Morgan, who said she had taken up art more seriously during her sophomore year after entering Richmond and intending to major in math, said she had focused on the materiality of paint in her artwork, and how different techniques could suggest different moods or themes.

Ygartua, a journalism minor and former editor-in-chief of The Collegian, said she is pursuing a career in editorial design, something that she has come to view not strictly as a journalism career, but as art in journalism.

Sjovold said that the lessons students learned in the art world were transferable to almost any other career.

"[Students] have responsibility and ownership for initiating a project, for finding strategies to push their comfort zone, and learning to lead themselves, which is universal," he said.

Henry and Morgan are both pursuing careers in the arts, as well as master of fine arts degrees, they said.

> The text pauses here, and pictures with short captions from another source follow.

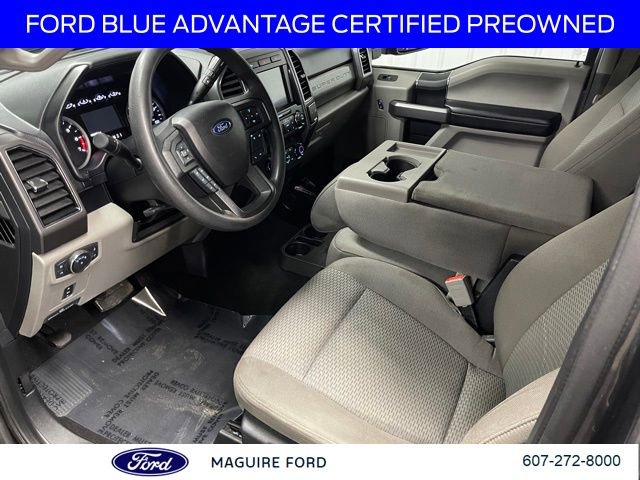 Certified 2019 Ford F250 XLT w/ XLT Value Package image 18
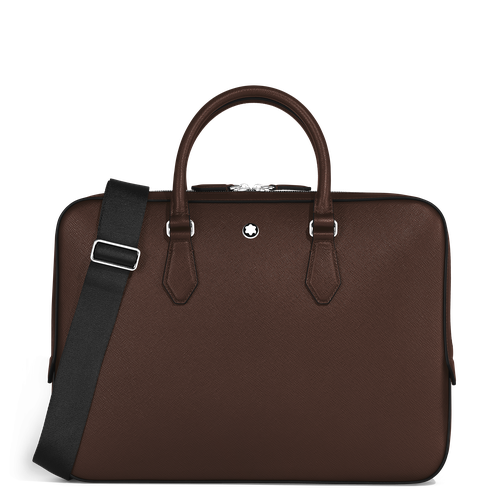 Porte-Documents Fin en Cuir Sartorial - Cuir - MB222921 - Porte-Documents - MONTBLANC - Modalova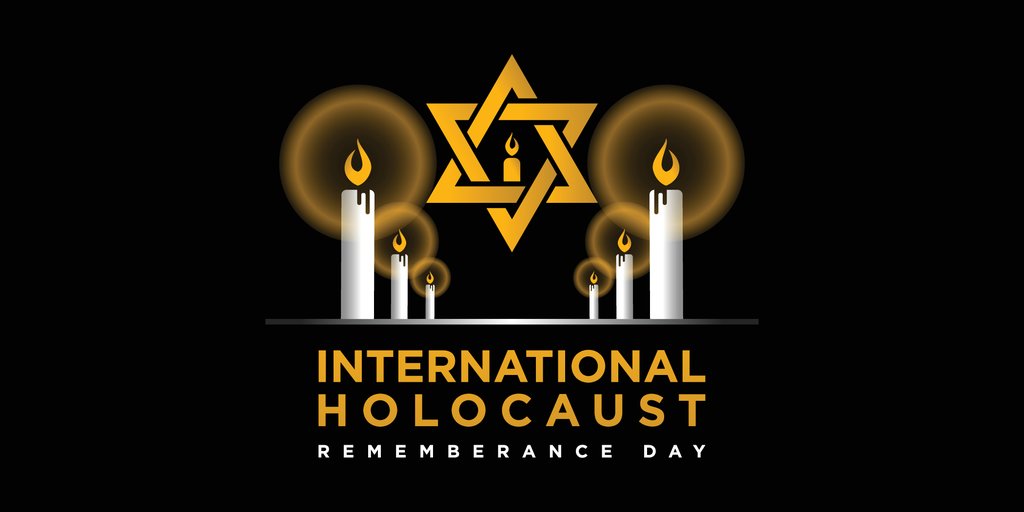NCSSNetwork's tweet image. On January 27, 1945, Auschwitz was liberated. In 2005, The United Nations adopted a resolution to mark the anniversary of the liberation as Holocaust Remembrance Day. NCSS continues to remember the millions of innocent lives that were lost and reaffirm our vow to never forget.
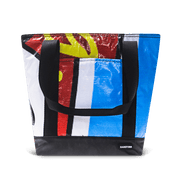 Beck Cooler Tote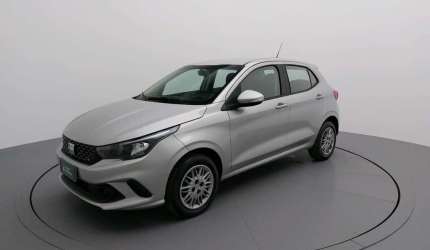 Fiat argo 2022 1.0 firefly flex manual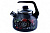 Чайник эмал 3,0л со свистком Gazpacho ТМ Appetite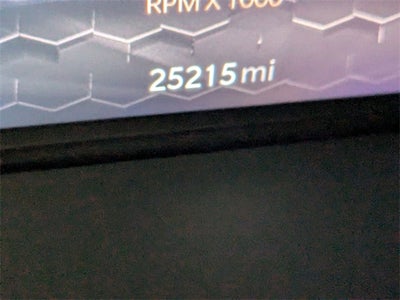 2023 Jeep Compass High Altitude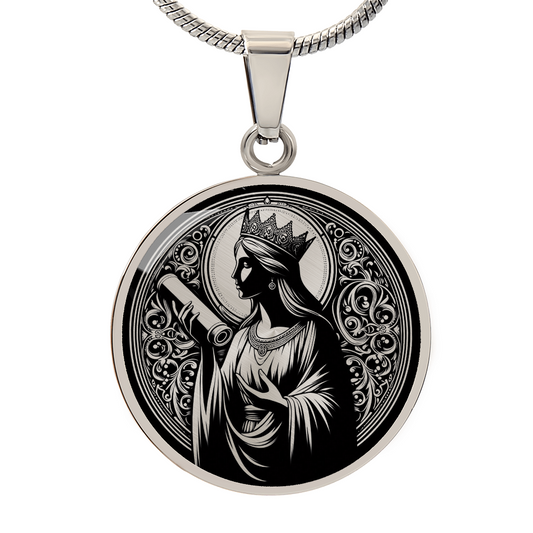Saint Deborah Medal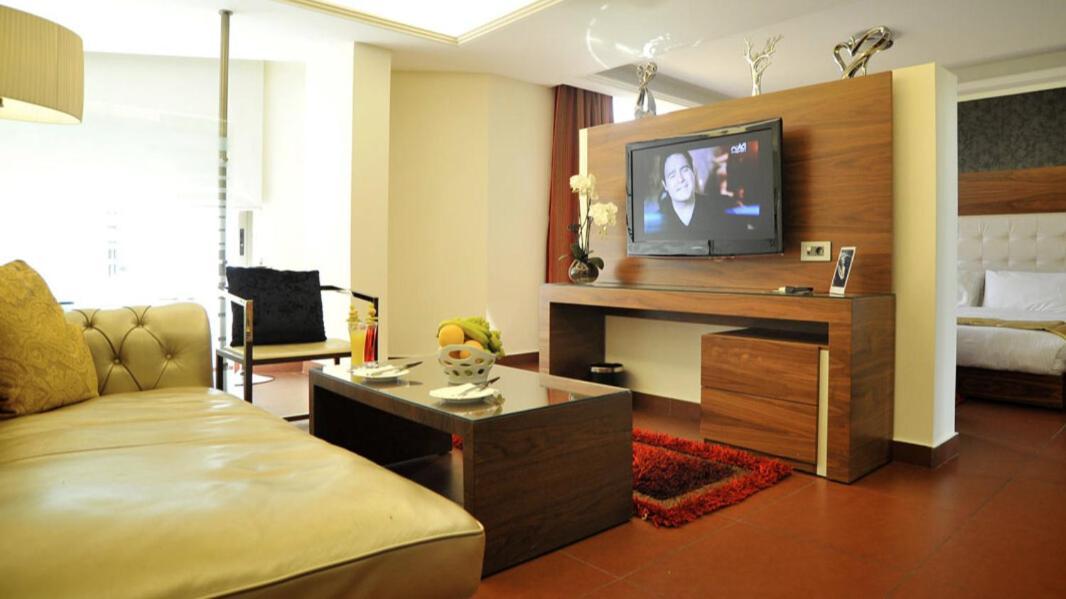 Hotel Xperience Джунія Екстер'єр фото
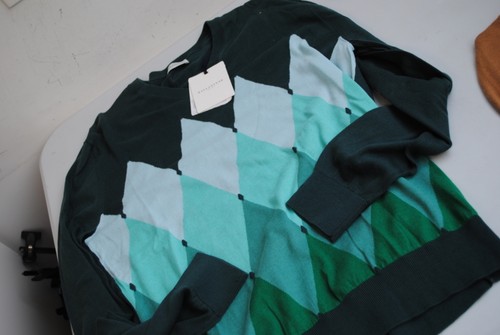 Ballantyne maglione 50 - maglione, l-50
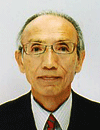 筆者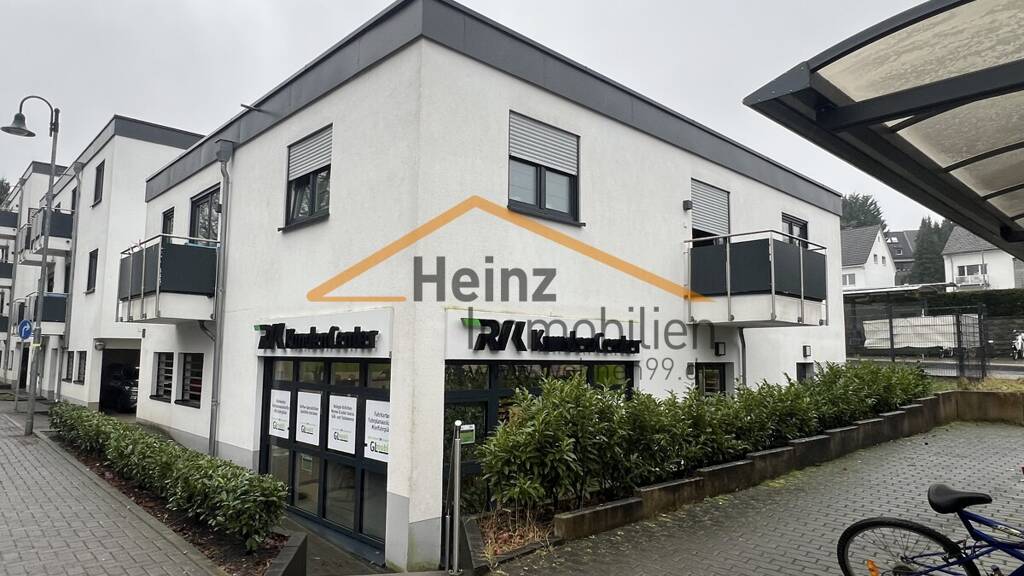 Bürofläche zur Miete 1.061 € 2 Zimmer Rösrath 51503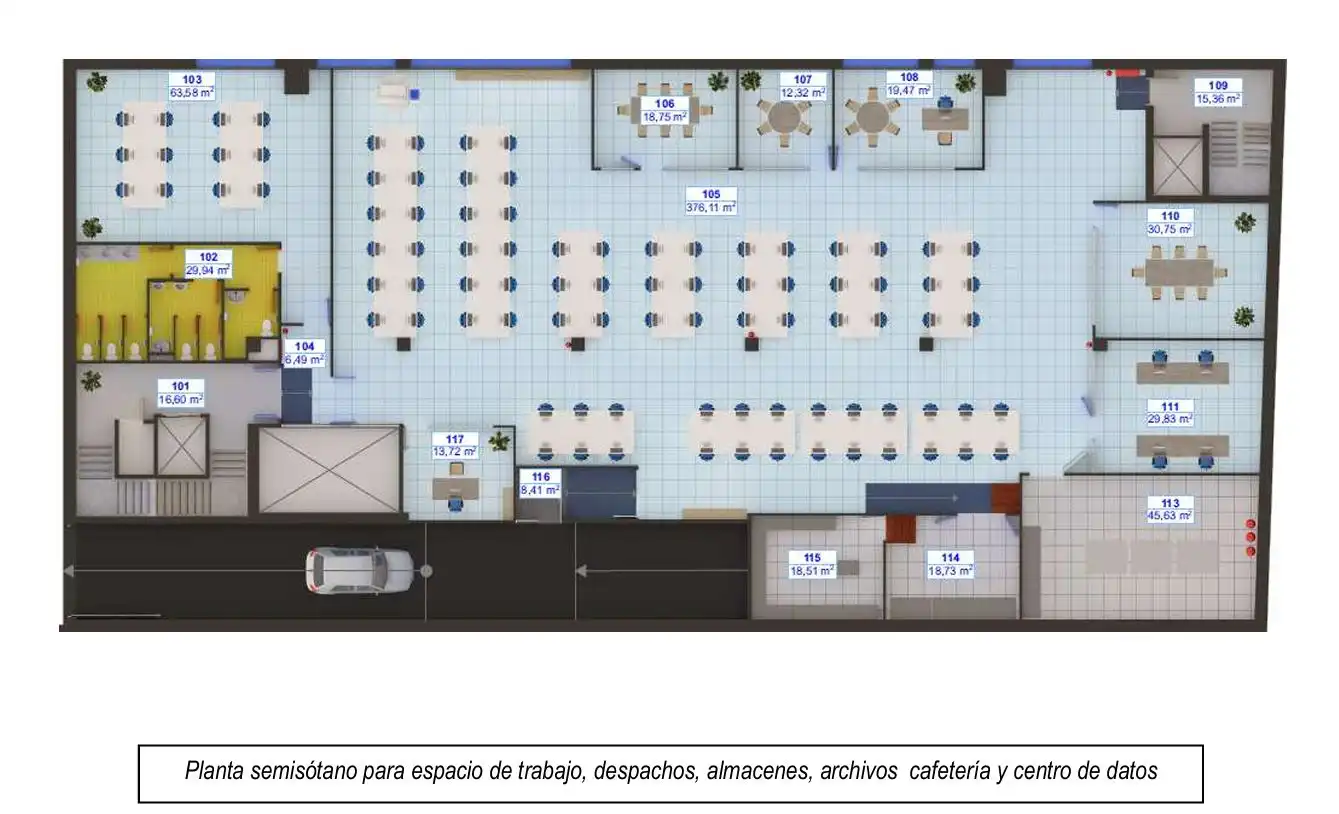 Einzigartige Immobilien mit Aufzug zur Miete in Campus de la Salud, imagen 30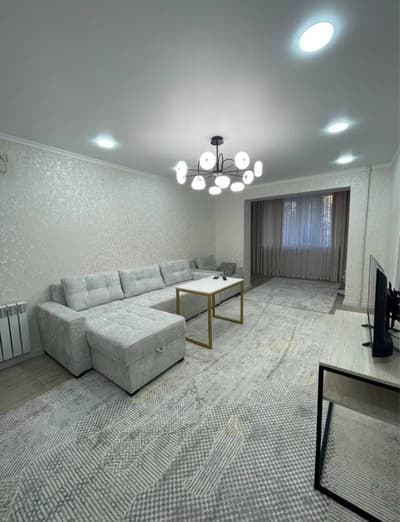 Чиланзар 6 квартал 3/2/4 С Ремонтом Меб+Тех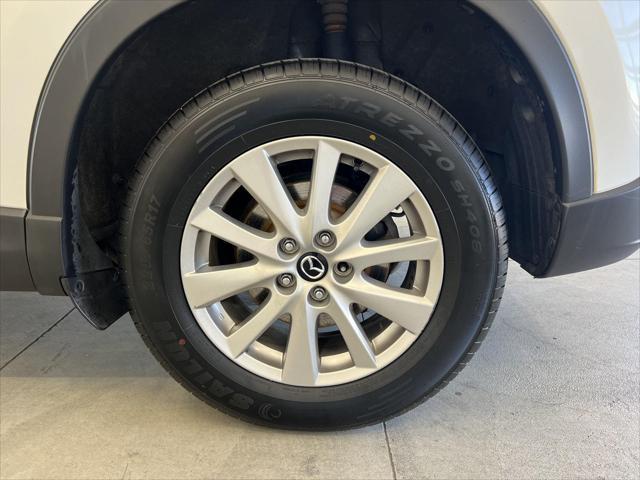 2015 MAZDA CX-5 - $11,990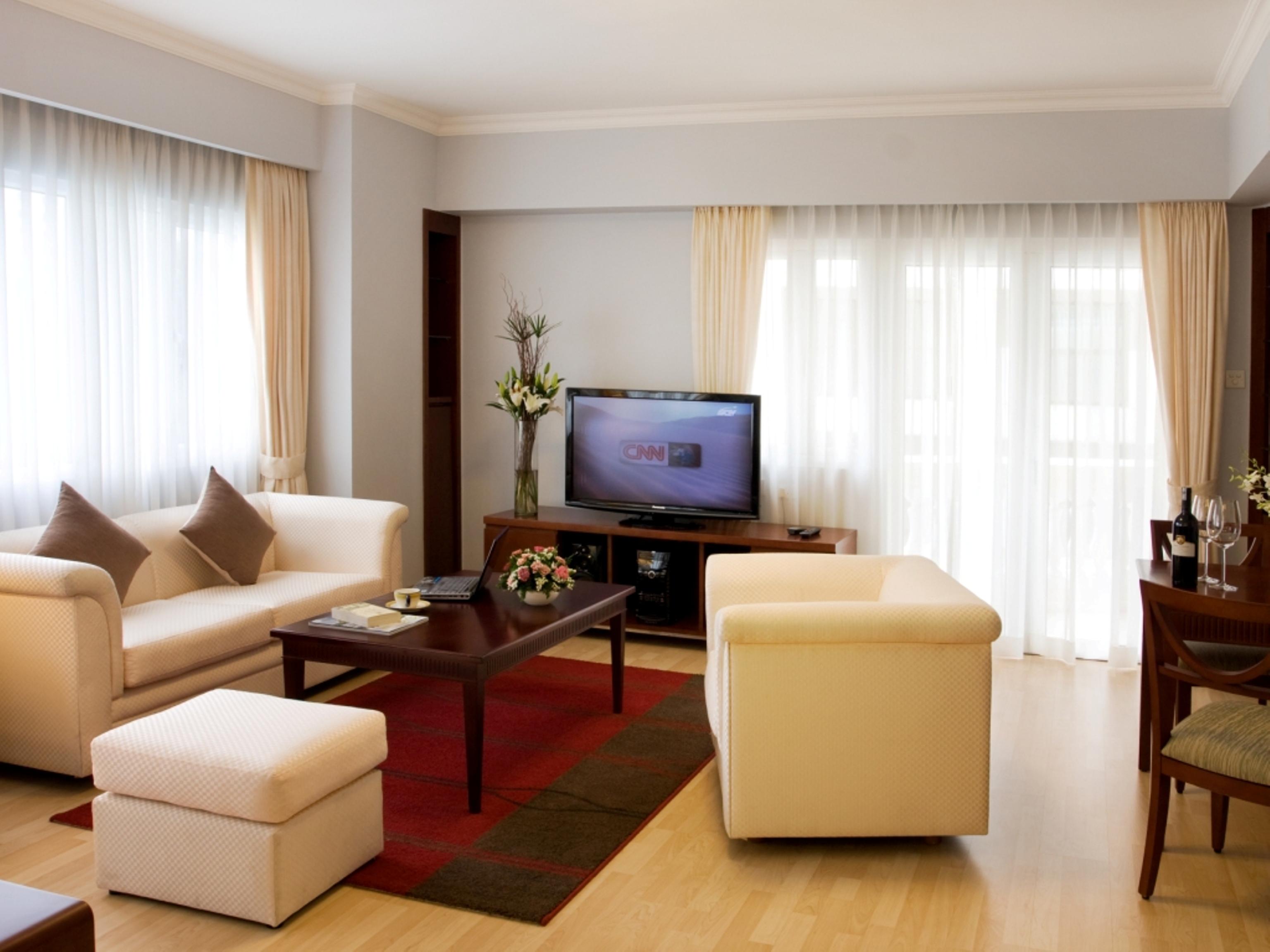 Norfolk Mansion - Luxury Serviced Apartment Ho Chi Minh City Exterior photo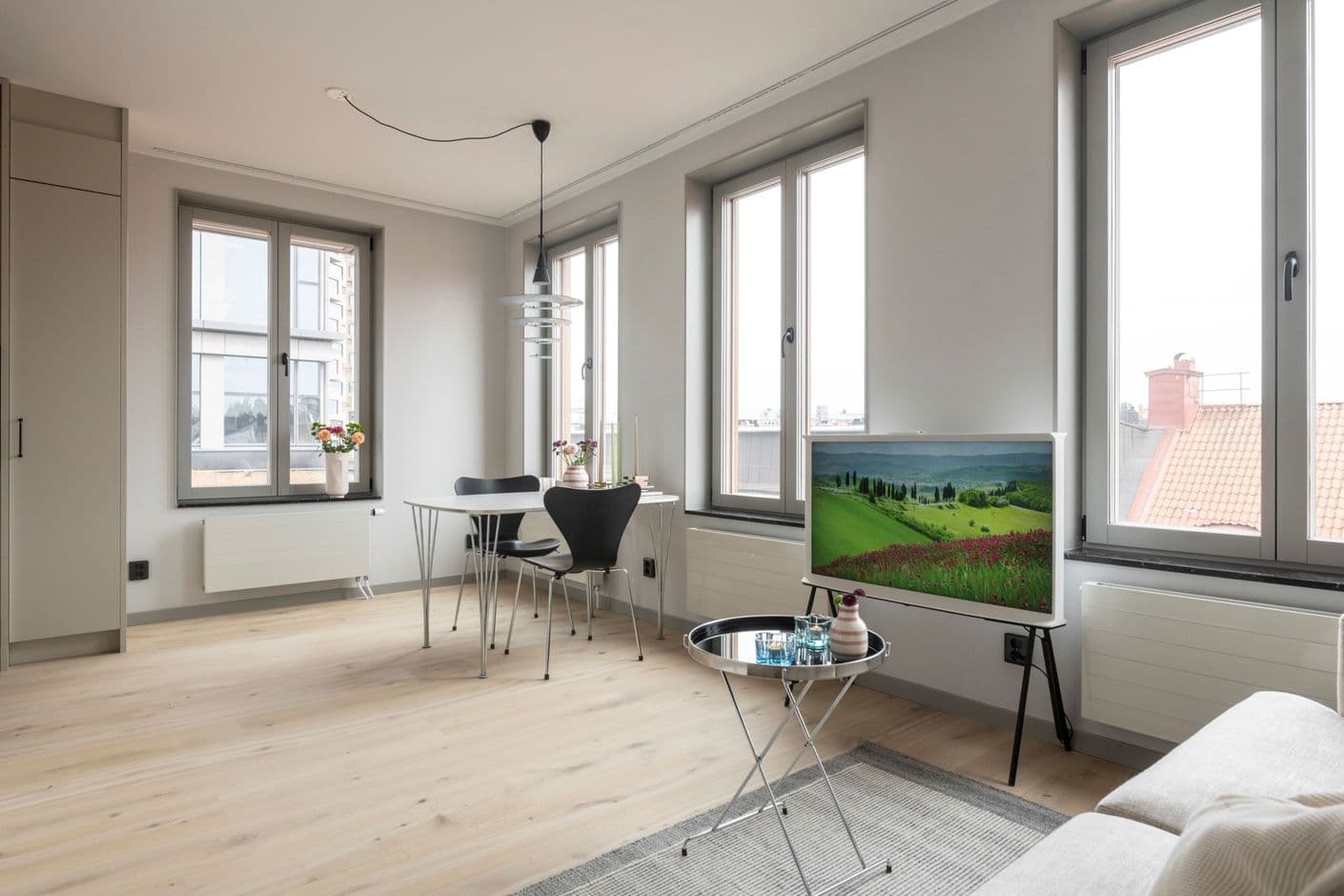 Norrbackagatan 49A, 6 tr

Henry, who is also majoring in international studies, will be attending graduate school at New York University next year seeking a master's degree in arts politics, he said.

A usual senior thesis exhibition class is eight to ten students, Trepanier said. Having only three this year meant that each student had the responsibility and opportunity to fill a large portion of the gallery, she said.

Morgan said seeing her work displayed for the public was a surreal, but welcomed experience.

"Finally seeing the product after all of our work was amazing," she said. "I was bashful at first with people looking at my work."

Morgan said that having a small group had made it easy to collaborate as a group, something that was important, as the three of them had worked together to decide the gallery's location, title and arrangement of pieces, she said.

"They've shown great bonding," Sjovold said. "The department has been very impressed with their effort and work."

An artist's reception featuring the three seniors will take place Friday, May 4, at 6 p.m., at the downtown gallery location.